Campath is a medicine used to treat people with B-CLL leukemia for patients that have cancer that has failed to respond to other treatment options. It has not yet been determined if Campath improves symptoms of leukemia or if it helps patients live longer. Campath has not been approved to treat Multiple Sclerosis.
If you have an infection in your body, an immune system problem such as being HIV positive, or have ever had an allergic reaction to Campath, you should not take Campath to treat B-CLL leukemia. Side effects vary depending on how Campath is administered. If it is given via an IV it may cause low blood pressure, shaking, fever, shortness of breath, chills, or a rash. Campath may also weaken the immune system or lower the ability of bone marrow to create blood cells. Some common side effects include shaking, fever, low blood cell counts, nausea, vomiting, rash, tiredness, low blood pressure and itching.
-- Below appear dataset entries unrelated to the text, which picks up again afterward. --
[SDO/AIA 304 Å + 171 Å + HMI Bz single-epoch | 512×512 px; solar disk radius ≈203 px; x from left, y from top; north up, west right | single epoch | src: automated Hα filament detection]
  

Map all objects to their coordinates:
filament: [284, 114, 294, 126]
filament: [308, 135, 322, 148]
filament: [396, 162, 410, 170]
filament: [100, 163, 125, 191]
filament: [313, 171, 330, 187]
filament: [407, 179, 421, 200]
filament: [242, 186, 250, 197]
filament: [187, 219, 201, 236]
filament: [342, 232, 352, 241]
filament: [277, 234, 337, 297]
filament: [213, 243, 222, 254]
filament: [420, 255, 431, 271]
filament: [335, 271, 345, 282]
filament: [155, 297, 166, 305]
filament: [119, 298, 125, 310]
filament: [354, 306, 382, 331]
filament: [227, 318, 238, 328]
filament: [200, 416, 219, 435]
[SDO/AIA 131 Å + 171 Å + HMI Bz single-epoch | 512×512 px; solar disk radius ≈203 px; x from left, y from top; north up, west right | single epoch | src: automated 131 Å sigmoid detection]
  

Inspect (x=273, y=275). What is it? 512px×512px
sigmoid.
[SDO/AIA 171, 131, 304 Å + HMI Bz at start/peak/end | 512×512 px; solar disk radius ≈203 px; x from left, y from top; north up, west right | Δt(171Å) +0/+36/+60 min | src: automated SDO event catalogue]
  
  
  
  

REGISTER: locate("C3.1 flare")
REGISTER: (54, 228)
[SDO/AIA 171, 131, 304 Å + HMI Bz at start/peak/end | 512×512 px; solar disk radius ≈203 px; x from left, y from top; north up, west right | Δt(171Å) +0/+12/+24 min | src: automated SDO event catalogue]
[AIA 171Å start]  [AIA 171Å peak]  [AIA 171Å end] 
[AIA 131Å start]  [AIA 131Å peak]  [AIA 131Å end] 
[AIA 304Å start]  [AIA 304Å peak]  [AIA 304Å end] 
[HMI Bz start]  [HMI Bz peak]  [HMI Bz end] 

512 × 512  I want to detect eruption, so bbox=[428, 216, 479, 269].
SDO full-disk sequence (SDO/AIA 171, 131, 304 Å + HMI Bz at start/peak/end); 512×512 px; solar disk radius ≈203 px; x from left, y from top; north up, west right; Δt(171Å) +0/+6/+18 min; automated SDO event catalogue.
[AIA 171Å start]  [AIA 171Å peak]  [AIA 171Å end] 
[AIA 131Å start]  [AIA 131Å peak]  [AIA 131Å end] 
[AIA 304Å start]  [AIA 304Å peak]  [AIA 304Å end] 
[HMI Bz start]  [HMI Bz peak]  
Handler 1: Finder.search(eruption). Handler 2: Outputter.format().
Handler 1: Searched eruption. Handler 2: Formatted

In February 2005, a clinical study was conducted to determine whether or not Campath could be used to help with Multiple Sclerosis. Unfortunately, 3 patients developed severe idiopathic thrombocytopenic purpura (ITP). One of these three individuals died. ITP happens when the body attacks its own blood cells and platelets. Campath has only been approved to treat B-CLL leukemia and has not been approved to treat Multiple Sclerosis.